震える心
私は走って農場まで来たが、眼を逸らして周囲を見ないよう歩いた。それは田畑の所々に、形を留めていない人や動物、それに血しぶきの痕。眼を逸らそうとも、鼻に錆び付くにおいは消せない。
「酷い……」
石造りの建物に補強された扉、雨戸の付いた窓。城のような建物であり、私の知る家とは随分と違う。引き戸の扉には血が乾いた痕、少し躊躇ってから右手で小剣を構える。慎重に注意深く、扉を引いて中を覗き込む。

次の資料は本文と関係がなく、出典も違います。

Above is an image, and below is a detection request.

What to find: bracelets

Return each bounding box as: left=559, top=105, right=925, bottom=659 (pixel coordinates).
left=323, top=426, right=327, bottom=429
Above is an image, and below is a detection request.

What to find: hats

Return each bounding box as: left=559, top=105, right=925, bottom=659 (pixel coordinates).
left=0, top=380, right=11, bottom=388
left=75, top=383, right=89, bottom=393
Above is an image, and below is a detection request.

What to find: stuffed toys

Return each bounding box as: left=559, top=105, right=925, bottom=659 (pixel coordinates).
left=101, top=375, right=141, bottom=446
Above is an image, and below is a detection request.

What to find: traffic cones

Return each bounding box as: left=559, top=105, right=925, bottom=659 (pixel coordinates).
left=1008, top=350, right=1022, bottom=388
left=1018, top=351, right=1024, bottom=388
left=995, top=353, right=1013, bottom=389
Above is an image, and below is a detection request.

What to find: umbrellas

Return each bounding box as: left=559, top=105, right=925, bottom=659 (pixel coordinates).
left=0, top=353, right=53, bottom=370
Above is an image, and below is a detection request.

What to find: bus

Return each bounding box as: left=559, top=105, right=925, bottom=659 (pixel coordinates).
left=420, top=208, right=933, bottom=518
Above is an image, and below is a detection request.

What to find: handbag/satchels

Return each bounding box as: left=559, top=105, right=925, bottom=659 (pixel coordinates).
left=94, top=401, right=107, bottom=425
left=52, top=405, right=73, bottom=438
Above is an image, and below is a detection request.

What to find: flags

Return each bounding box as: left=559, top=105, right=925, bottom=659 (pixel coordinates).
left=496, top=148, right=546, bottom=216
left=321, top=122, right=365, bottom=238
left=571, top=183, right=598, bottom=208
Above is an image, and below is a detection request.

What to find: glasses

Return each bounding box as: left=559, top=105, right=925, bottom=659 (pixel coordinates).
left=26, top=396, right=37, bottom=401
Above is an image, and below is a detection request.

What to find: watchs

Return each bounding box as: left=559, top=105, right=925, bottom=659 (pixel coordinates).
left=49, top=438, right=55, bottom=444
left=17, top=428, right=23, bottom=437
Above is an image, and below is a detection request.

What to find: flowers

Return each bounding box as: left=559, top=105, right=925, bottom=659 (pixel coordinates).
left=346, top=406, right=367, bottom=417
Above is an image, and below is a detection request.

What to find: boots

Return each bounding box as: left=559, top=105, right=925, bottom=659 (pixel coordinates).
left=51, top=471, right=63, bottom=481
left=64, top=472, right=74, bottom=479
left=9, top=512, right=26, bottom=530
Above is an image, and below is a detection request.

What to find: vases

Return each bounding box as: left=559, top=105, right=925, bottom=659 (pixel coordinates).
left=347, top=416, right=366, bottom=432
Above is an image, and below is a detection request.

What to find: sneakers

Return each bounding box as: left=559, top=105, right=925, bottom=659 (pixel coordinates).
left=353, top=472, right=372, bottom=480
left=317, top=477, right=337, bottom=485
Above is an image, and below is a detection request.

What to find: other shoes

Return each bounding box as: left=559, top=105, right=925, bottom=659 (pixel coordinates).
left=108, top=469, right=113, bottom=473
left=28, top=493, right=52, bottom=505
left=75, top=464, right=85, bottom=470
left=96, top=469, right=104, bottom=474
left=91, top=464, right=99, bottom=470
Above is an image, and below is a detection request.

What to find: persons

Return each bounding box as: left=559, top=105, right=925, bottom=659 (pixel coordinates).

建物の主は生きているのか。私、一人では怖くて耐えられない。怖い、助けて、一人は嫌。
床に転がる人に血だまり、人は胸と腹を押さえて小さくなっていた。ゆっくりと近寄って屈み、肩を揺すって意識を確かめる。
「大丈夫ですか……」
返事はなく、身体は冷くて人の温かさは感じられない。しばらく手を合わせ、眼を閉じた。
「どうしたら……」
考えようとすれば、恐怖や嫌悪を感じることが思い起こされる。私も蟲に食い殺されるのか、形を留めないほど引き裂かれるのか。
私を襲った忌まわしい蟲。どれも鋭利な横に折り畳まれた鎌腕に硬そうな骨格、それに不気味な八本の脚と気持ち悪い色。あの生き物は私の知っているムシとは違う。知っているのは蟲じゃなくて虫、もっと小さくて臆病な生き物。姿は似ており、ムシと呼ばれるのも同じだが、大きさが明らかに違う。
「鬼……」
そう――蟲は、鬼と呼ばれる生き物に近い。もしかしたら、私の祖先や先人達の呼んでいたモノはあの蟲であり、鬼ではないのか。それとも、魔物の類いかも知れない。
中の部屋を調べて行くが、私の他に人はいなかった。もしかしたら、蟲から逃げたのかも知れない。あるいは外の形を留めていない人が――。
そんなこと、考えたくないのに。最悪な結末が思い浮かんできて止められない。蟲に引き裂かれ、食い殺されるのか。彼は蟲を倒していたから、やられるなんてことはないはず。でも、やられたら――私が食い殺されるんだ。
「違う。彼なら倒せるはず……」
彼のようになりたい、それは蟲や鬼にも怖れない勇気。
「そんな……」
開いた雨戸の先に蟲、器用に鎌腕を使って引き裂いている。血と肉が飛び散って地面を赤黒く染め、その禍々しい雰囲気は鬼の他ならない。
「鬼なんて……」
呼吸を整えて弓を持ち、外で蠢いている蟲を狙う。狩り術は狩人によって違うが、私の狩り術は弓を使って獲物を射るだけ。獲物を発見するのに苦労するし、気付かれないように忍び寄るのも大変。それは臆病な生き物を狩る時だけ、凶暴な生き物には必要ない。
「……ンッ!?」
口元とつがえた矢を手で押さえられ、背後の気配を感じた。どうやら、私一人だけでは無かったらしい。
「油断し……ッ!?」
油断している手に噛み付き、左手に持つ弓で反撃。おかしい、聞き覚えのある声に台詞だ。
「ミサナギッ。ラガクだ……ッ」
「ラ……ン!」
「静かにしろッ。蟲に見つかる……」
嬉しさで喋ろうとする口を、もう一度手で塞がれてしまう。見覚えのある仮面と兜、それに鎧。違うのは手に防具を着けていないこと。
「次を射る間に近寄られるぞ」
「……ラガクさんッ」
心配させないでよ、誰も死んだなんて思っていません。
「手を貸してくれるか?」
「……当たり前でしょ」
私は瞳の涙を堪え、頼られる彼に強がりを言った。それは仮面をかぶるように、私も強くなる為に。
「フッ……当たり前か」
「そうです。当たり前のことを当たり前にする。私はそう習いました」
「なら、俺と同じだな。あのクソ蟲は手強い……一人では無理でも、二人なら倒せるかもしれない」
一人は無理でも二人なら――。その言葉に私は勇気と喜びを感じた。あの蟲を倒して一緒に生きて帰る。